4. O CLIENTE E A EMPRESA
Na década de 1950, que a ideia
de atender bem o cliente e ele ser o foco das atenções começou a
aparecer, principalmente no livro “A Prática da Administração”
de Peter Drucker em 1954, o primeiro registro escrito do termo
Marketing, muito embora não se tratasse de estudo mais aprofundado,
esta ferramenta como uma força poderosa a ser considerada por
administradores focados no mercado.

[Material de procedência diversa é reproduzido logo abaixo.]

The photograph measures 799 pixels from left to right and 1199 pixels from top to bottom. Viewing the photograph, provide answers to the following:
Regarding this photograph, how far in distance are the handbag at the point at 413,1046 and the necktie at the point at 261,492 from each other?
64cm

Mais tarde, em 1960, Theodore
Levitt, conhecido como o pai do Marketing, professor da Harvard
Business School, no seu artigo na revista Harvard Business Review
intitulado "Miopia de Marketing", revelou uma série de
erros de percepções, mostrou a importância da satisfação dos
clientes e transformou para sempre o mundo dos negócios. O “vender
a qualquer custo” deu lugar à satisfação garantida. Em 1967,
Philip Kotler, lança a primeira edição de seu livro "Administração
de Marketing", onde pôs-se a reunir, revisar, testar e
consolidar as bases daquilo que até hoje conhecemos como Marketing.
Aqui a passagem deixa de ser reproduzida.